После полудня, когда солнце уже катилось вниз, они добрались до железнодорожной ветки. Два металлических рельса шли по щебёнке сквозь голый вырез в лесу. Косонен снял лыжи и воткнул их в снег.

— Прости, но тебе со мной нельзя, — сказал он Отсо. — Город тебя не впустит.

— Отсо — не городской медведь. Отсо ждать Косонен. Косонен достать небесный гость, идти назад. Потом мы пить.

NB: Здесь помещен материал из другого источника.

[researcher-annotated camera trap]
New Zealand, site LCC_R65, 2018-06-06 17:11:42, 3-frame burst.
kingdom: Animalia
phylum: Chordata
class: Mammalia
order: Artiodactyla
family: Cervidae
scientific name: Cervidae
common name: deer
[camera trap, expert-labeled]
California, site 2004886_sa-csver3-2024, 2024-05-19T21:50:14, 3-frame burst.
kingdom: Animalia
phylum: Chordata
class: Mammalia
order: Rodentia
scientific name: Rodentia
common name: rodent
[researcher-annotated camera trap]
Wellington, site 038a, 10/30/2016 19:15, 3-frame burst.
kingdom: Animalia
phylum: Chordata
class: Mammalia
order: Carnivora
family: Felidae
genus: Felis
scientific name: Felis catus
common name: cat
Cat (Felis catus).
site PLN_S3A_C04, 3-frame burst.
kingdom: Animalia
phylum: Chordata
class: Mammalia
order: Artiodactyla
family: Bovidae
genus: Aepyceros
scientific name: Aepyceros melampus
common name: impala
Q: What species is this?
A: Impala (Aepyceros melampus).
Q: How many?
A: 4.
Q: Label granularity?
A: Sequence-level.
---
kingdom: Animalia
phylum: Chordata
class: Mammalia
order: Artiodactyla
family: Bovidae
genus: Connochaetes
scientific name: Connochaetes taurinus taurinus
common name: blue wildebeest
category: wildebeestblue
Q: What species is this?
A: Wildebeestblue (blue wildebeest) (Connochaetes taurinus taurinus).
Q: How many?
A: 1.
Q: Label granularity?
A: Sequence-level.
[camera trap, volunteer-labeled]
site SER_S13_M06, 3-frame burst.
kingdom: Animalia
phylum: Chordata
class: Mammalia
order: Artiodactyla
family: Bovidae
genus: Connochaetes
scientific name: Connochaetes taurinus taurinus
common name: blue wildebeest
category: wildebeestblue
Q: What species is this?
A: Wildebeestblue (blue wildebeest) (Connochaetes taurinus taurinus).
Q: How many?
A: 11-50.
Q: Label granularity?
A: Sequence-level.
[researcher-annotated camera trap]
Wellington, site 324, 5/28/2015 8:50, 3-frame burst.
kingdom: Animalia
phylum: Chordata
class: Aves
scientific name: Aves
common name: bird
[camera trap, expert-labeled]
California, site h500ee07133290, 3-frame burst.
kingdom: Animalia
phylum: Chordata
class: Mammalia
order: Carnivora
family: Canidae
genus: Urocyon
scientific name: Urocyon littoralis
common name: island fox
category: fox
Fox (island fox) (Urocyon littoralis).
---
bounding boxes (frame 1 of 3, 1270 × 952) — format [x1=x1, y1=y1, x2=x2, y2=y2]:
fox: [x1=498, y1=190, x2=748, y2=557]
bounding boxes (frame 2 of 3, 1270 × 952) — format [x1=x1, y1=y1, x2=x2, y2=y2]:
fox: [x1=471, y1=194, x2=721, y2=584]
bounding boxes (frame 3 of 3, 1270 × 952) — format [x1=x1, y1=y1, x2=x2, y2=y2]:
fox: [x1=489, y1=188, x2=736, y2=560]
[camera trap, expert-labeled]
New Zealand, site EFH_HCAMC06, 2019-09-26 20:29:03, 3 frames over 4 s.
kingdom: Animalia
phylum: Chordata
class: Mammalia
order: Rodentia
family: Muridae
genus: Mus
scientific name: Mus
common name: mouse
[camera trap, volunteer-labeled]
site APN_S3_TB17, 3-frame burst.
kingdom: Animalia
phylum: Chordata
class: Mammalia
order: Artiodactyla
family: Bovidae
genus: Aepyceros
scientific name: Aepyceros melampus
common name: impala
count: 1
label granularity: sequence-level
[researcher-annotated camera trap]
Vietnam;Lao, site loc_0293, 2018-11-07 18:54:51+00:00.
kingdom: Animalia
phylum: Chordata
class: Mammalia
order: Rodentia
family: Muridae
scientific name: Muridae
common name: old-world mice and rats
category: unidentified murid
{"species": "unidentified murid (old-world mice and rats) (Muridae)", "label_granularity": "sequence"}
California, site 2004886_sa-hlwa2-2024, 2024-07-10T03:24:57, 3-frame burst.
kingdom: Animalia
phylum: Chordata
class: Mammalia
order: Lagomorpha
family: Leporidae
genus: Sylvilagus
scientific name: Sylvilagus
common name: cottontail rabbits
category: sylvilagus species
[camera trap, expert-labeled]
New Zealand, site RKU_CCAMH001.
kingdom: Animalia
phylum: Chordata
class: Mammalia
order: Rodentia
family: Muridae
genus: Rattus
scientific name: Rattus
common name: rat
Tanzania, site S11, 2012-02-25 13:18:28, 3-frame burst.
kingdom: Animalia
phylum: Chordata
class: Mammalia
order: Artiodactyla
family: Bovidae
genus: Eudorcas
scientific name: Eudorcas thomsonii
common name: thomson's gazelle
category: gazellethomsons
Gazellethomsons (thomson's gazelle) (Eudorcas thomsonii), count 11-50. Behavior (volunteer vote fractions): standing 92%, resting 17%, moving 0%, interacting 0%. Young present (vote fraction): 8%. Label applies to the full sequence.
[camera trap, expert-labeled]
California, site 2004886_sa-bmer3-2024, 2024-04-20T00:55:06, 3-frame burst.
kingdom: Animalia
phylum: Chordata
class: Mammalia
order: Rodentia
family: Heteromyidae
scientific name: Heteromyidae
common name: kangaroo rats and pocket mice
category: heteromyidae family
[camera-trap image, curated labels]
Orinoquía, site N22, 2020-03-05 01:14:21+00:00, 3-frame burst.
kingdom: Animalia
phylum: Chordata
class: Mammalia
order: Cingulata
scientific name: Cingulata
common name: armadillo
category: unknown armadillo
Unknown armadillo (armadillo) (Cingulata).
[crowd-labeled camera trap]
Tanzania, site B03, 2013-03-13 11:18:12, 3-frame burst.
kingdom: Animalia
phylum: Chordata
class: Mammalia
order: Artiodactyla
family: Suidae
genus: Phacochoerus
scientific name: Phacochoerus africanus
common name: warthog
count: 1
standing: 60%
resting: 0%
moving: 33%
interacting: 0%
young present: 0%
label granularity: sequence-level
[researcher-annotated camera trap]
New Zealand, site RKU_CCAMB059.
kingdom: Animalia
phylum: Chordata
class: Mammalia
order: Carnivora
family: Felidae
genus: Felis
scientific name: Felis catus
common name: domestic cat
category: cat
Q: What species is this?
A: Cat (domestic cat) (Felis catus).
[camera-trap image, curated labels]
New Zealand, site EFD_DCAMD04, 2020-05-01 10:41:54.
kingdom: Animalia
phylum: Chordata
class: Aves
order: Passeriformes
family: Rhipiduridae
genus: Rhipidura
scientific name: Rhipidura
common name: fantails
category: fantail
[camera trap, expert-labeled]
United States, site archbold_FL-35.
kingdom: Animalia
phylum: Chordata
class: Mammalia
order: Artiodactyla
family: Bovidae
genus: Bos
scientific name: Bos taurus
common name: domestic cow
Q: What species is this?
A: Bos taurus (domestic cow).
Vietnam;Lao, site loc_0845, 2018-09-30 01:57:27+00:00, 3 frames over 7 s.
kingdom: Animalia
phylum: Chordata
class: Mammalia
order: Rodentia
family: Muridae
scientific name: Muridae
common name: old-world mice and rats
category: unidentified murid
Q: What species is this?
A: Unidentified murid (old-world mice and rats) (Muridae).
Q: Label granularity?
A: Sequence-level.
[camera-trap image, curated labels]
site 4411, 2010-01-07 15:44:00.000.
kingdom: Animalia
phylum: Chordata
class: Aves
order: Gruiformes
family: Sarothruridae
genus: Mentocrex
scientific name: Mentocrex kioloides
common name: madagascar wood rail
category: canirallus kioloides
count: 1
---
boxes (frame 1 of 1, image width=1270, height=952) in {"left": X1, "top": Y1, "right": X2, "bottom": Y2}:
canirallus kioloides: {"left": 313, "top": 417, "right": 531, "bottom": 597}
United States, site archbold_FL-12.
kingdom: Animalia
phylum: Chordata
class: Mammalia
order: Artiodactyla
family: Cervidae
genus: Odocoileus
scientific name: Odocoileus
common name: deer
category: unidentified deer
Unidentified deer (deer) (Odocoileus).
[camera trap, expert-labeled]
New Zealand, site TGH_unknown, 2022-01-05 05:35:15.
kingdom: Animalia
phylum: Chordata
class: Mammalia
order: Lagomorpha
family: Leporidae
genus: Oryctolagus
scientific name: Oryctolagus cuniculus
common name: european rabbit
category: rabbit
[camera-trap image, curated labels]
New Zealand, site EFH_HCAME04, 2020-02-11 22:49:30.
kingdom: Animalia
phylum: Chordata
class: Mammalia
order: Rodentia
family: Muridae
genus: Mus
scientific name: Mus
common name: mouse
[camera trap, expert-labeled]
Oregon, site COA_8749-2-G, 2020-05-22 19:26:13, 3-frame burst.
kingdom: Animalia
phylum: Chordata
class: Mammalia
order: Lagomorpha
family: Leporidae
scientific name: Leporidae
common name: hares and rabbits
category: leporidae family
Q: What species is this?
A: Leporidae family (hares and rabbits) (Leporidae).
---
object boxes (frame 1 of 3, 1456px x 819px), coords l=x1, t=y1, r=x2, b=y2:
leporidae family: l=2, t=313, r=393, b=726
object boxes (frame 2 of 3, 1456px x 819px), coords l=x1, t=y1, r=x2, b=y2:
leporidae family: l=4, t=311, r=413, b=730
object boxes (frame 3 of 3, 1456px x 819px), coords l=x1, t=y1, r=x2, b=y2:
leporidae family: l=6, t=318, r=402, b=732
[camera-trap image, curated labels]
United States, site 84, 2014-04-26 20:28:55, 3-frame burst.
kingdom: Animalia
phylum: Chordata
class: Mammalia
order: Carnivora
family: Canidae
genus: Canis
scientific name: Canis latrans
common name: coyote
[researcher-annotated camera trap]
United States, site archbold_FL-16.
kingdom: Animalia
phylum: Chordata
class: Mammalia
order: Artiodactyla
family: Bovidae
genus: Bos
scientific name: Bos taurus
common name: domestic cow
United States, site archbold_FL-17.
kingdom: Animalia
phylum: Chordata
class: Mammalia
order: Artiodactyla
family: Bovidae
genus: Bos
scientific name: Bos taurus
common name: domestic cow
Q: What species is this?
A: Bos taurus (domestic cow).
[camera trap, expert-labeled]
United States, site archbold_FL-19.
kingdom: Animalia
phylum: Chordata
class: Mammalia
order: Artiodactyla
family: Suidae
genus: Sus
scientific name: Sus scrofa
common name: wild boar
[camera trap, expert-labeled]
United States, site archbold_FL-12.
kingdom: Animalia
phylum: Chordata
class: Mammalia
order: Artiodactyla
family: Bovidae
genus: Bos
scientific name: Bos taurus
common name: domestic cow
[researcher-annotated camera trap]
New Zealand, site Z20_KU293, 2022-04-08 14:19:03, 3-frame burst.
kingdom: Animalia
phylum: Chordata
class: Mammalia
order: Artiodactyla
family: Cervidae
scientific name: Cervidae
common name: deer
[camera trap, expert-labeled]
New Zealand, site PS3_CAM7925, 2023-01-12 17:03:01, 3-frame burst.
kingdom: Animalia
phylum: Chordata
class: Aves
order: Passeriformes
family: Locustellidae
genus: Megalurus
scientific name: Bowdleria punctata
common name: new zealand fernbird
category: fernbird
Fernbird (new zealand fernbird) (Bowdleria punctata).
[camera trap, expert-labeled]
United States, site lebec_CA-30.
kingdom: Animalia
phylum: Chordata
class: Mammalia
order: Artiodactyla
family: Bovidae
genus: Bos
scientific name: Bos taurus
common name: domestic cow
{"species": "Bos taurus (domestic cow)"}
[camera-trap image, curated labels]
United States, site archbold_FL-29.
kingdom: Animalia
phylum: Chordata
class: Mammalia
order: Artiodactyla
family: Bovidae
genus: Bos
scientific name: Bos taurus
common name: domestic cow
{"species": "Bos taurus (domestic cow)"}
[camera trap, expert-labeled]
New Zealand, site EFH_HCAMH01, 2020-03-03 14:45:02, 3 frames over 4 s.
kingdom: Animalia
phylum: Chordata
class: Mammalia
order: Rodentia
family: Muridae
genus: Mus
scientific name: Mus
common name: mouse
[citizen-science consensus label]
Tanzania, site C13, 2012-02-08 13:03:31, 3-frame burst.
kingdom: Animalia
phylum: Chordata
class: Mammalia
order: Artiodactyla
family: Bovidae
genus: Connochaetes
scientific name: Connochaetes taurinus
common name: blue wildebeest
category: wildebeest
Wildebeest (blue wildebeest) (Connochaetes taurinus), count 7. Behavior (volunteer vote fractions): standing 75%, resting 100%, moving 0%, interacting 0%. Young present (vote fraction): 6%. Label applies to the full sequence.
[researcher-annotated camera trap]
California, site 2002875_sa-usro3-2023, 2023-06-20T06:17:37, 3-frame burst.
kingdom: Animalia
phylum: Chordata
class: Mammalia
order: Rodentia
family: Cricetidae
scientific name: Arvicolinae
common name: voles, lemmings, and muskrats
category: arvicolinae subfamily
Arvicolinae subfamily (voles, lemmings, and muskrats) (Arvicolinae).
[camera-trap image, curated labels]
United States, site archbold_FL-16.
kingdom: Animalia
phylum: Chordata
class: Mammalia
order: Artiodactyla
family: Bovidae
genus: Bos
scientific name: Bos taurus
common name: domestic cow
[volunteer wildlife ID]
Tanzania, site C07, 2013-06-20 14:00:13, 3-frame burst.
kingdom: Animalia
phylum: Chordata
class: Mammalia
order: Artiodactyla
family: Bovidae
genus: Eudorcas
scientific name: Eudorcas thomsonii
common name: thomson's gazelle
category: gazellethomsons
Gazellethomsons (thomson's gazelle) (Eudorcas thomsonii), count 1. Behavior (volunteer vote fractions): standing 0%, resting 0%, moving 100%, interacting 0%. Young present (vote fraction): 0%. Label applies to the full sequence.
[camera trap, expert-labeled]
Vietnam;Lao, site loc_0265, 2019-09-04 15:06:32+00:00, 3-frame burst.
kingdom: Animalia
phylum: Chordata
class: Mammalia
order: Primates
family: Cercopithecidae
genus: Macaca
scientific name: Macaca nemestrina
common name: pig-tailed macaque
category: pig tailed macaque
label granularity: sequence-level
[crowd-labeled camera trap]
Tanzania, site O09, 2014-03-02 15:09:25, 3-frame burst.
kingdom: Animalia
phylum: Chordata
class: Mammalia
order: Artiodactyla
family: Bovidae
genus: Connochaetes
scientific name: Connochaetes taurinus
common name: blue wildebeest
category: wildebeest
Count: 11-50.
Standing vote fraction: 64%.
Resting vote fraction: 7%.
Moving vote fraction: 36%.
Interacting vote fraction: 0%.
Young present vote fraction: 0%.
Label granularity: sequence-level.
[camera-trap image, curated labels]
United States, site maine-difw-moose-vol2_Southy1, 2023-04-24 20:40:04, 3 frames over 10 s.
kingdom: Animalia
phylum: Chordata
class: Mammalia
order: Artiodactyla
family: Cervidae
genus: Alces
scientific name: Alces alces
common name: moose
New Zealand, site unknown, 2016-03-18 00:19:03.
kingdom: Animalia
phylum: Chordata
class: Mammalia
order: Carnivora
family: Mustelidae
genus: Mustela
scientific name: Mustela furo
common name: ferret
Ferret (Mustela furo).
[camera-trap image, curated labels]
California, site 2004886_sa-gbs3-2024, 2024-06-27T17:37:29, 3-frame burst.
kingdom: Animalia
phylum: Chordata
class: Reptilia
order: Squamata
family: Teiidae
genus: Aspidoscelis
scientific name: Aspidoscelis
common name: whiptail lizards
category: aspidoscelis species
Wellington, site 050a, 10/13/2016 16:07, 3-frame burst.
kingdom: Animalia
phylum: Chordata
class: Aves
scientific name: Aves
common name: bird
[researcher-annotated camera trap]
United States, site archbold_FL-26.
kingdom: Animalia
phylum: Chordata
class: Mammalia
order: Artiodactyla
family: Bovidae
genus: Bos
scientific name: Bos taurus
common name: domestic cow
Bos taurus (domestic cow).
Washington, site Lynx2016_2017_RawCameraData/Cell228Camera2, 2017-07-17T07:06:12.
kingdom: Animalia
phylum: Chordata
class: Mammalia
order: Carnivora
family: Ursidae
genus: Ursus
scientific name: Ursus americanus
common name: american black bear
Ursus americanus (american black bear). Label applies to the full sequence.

Косонен потрепал медведя по шее. Ответный тычок носом в живот почти сбил с ног. Потом Отсо фыркнул, развернулся и поплёлся в чащу. Косонен выждал, пока его спина не скроется между одетых в белое деревьев.

Он трижды через боль засовывал пальцы в горло, и только на третий раз наносемя Марьи вышло. Теперь во рту горчило. Только так можно было спасти нежное семя от чумы — его проглотить. Косонен обтёр его снегом. Прозрачная безделица размером с грецкий орех, гладко-скользкая и тёплая, напоминала об игрушках, что выплёвывали торговые автоматы в супермаркетах детства — пластиковых сферах с сюрпризом внутри.

Он бережно положил семя на рельсы, обтёр рвоту с губ и прополоскал рот водой. Потом осмотрел добычу. Марья знала, что он не станет читать инструкцию по эксплуатации, и таковой не снабдила.